Articolo 16 della Legge 5 dicembre 1959, n. 1077
Articolo 15Articolo 17
Versione
5 gennaio 1960
Art. 16.
L'assegno fisso e ricorrente corrisposto dall'Ente, alla cui dipendenza e' l'iscritto, per speciale mansione espletata presso l'Ente medesimo oppure per conto di esso presso altri Enti, e' da comprendersi nella retribuzione annua contributiva qualora, ai sensi delle norme di legge o regolamentari, l'espletamento della predetta mansione rientri tra i compiti esclusivi pertinenti al posto ricoperto dall'iscritto.
Le eventuali mensilita', oltre la tredicesima corrisposte a titolo di gratifiche annuali o altrimenti periodiche, anche se erogate, interamente od in parte, con il sistema degli acconti a quote mensili; sono da comprendersi nella retribuzione annua contributiva soltanto per gli iscritti con trattamento economico di attivita' di servizio regolato da contratto collettivo di lavoro e comunque limitatamente alla parte di esse corrisposte obbligatoriamente ai sensi del rispettivo contratto di lavoro.

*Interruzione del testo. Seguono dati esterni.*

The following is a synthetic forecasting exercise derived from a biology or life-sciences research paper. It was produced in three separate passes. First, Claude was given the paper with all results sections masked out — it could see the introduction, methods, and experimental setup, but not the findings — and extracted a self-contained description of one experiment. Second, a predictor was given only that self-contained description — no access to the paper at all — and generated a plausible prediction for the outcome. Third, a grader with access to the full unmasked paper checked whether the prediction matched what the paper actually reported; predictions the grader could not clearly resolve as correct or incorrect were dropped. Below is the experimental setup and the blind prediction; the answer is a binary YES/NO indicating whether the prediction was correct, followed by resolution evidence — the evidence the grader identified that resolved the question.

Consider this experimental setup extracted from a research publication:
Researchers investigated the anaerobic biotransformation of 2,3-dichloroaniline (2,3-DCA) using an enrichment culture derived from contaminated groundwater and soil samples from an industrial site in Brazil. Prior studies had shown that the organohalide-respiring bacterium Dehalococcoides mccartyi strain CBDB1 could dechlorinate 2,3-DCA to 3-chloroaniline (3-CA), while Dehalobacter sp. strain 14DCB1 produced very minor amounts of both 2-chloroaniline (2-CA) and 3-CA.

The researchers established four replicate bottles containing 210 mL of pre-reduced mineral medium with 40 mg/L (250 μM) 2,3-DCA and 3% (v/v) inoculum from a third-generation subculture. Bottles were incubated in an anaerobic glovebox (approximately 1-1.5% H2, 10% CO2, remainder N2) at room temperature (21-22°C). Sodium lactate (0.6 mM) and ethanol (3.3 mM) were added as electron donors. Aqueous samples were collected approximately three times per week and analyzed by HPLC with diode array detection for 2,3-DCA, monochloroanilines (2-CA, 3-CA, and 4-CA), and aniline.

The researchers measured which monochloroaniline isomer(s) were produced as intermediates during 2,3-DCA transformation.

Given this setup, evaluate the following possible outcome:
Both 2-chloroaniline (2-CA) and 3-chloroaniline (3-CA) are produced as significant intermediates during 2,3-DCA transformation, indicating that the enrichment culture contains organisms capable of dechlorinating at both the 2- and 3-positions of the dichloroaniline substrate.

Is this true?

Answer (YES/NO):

In nessun caso sono da comprendersi nella retribuzione annua contributiva:
i compensi per lavoro straordinario anche se corrisposti in forma forfettaria fissa;
i compensi per lavori di carattere eccezionale;
le quote o assegni aggiuntivi dovuti per i familiari a carico;
le indennita' comunque corrisposte in relazione ai diritti di segreteria previsti dall'art. 205 del testo unico della legge comunale e provinciale, approvato con regio decreto 3 marzo 1934, n. 383 , e successive modificazioni;
le indennita' di carica o di grado le eventuali indennita' invernali;
le indennita' o gli assegni corrisposti, interamente ed in parte, a titolo di rimborso spese oppure in relazione ai disagi o ai rischi connessi a particolari attivita' lavorative dell'iscritto;
gli altri assegni analoghi a quelli sopra indicati.